Selain dituntut untuk lulus UN, para siswa
juga dituntut untuk mendapatkan kelulusan itu dengan penuh kejujuran.
Dan tidak sedikit dari siswa yang kemudian menganut doktrin jujur itu.
Apapun hasilnya, jika diperoleh dengan usaha yang jujur, maka itulah
hasil akhir yang terbaik.
Tapi sayangnya, ketika doktrin itu telah
menancap kuat di hati para siswa, justu pihak sekolah merasa was-was
dan khawatir. Kehawatiran sekolah yang semacam ini sangat beralasan.
Pasalnya, tingkat kelulusan menjadi salah satu penentu nasib sekolah ke
depannya.
Menjelang detik-detik UN, banyak persiapan yang dilakukan pihak
sekolah. Di antara persiapan tersebut adalah Tes Pendalaman Materi
(TPM), try out, dsb. Ternyata, dari hasil tes ujicoba ini, ada sebagian
murid yang nilainya di bawah standart yang ditentukan. Walaupun itu
hanya hasil ujicoba, tapi ini bisa meramalkan hasil UN yang akan
dilakukan.
Berangkat dari hasil uji coba itulah, sekolah mulai menghawatirkan kejujuran siswa yang selama ini telah tertancap kuat.
Sebenarnya, kehawatiran itu sah-sah saja, tidak masalah. Tapi yang
menjadi masalah kemudian adalah, kekhawatiran itu mengahasilkan
tindakan. Jika dulu, sebelum mendekati detik-detik UN, yel-yel kita
berbunyi, “apa pun hasilnya, jika diperoleh dengan kejujuran, maka
itulah yang terbaik.” Namun agaknya, yel-yel itu tak lagi terpakai dan
berganti, “apapun caranya, yang penting hasilnya lulus.”

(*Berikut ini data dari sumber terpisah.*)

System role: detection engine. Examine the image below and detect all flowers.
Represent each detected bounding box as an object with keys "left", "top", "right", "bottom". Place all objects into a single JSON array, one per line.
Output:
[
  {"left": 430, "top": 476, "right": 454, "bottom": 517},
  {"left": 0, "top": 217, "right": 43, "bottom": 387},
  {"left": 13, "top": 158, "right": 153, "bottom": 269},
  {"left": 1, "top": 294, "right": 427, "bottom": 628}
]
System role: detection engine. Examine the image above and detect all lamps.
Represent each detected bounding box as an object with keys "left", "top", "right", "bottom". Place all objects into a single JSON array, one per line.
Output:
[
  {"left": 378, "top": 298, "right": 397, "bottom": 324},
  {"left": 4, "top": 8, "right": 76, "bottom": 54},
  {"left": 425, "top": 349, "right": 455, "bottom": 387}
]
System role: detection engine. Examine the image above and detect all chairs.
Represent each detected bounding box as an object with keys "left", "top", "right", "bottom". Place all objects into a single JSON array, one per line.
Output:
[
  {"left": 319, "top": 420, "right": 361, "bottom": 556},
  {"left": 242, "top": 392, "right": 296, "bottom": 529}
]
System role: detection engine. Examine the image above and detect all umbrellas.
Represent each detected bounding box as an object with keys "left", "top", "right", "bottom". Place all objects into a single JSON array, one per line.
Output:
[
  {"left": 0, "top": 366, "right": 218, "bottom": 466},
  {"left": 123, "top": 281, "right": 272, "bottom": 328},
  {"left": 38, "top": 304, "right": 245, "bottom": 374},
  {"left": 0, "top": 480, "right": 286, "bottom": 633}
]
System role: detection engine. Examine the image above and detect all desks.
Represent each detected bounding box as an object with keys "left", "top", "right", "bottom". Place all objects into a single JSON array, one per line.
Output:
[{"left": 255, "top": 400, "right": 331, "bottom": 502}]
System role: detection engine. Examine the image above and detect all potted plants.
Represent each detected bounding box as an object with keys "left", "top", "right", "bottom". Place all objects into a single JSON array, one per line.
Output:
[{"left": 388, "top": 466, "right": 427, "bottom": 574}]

Jika yel-yelnya saja sudah berubah bunyi, tentu tidakannya pun akan
berubah. Try out yang awalnya sebagai alat ukur kesiapan dan kemampuan
siswa untuk mengerjakan soal UN, kini memiliki fungsi ganda sebagai
simulasi aman mencontek. Bagaimana pun caranya, siswa yang pandai harus
bisa mendisrtibutorkan jawabannya kepada teman-temannya yang lemah.
Simulasi ini untuk meminimalisir terjadinya kegaduhan akibat aksi
contek itu, harus rapi dan aman.
Berangkat dari sini lah, penulis menganggap bahwa UN merupakan ujian
kejujuran untuk sekolah dan para guru. Karena baik dan buruknya tingkat
kelulusan siawa menjadi standart baik buruknya reputasi sekolah.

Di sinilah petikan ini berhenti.